== Auflistung ==

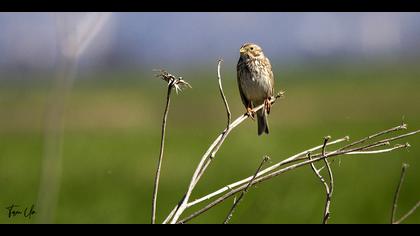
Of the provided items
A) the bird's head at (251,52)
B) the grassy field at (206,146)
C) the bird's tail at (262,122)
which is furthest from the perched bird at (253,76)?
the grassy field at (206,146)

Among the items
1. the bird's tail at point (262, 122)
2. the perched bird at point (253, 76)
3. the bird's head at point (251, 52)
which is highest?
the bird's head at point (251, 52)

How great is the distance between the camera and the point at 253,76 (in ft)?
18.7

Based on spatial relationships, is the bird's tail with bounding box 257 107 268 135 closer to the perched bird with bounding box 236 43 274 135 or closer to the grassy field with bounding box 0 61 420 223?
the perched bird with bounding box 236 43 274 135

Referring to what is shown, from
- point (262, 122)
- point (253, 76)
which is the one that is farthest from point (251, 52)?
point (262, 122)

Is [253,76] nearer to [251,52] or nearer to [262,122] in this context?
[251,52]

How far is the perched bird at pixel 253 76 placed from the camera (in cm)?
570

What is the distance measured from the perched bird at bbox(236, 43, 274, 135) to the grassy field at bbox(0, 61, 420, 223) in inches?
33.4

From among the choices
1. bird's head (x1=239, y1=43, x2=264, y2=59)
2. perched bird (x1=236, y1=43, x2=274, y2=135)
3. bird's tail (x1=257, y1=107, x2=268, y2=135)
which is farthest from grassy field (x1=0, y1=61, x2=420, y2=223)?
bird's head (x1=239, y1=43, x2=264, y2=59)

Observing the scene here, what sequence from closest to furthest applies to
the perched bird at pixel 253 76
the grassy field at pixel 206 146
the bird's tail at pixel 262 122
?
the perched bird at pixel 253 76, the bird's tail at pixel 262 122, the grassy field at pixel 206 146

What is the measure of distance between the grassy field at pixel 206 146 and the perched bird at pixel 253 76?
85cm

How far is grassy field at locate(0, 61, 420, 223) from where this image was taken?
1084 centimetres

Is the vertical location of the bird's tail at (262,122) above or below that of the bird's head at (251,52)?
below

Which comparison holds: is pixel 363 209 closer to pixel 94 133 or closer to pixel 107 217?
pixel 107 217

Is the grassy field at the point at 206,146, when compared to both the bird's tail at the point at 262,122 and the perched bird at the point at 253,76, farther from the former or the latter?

===

— Aufgabe —
Gib die Zeilen der Auflistung als Markdown-Tabelle mit den Spalten „Nr“ (fortlaufende Nummer) und „Zeile“ aus, ohne Leerzeilen. Beginne bei der Zeile mit „Is the vertical“ und höre erst mit dem Ende der Auflistung auf.

— Vollständige Antwort —
| Nr | Zeile |
|---|---|
| 1 | Is the vertical location of the bird's tail at (262,122) above or below that of the bird's head at (251,52)? |
| 2 | below |
| 3 | Which comparison holds: is pixel 363 209 closer to pixel 94 133 or closer to pixel 107 217? |
| 4 | pixel 107 217 |
| 5 | Is the grassy field at the point at 206,146, when compared to both the bird's tail at the point at 262,122 and the perched bird at the point at 253,76, farther from the former or the latter? |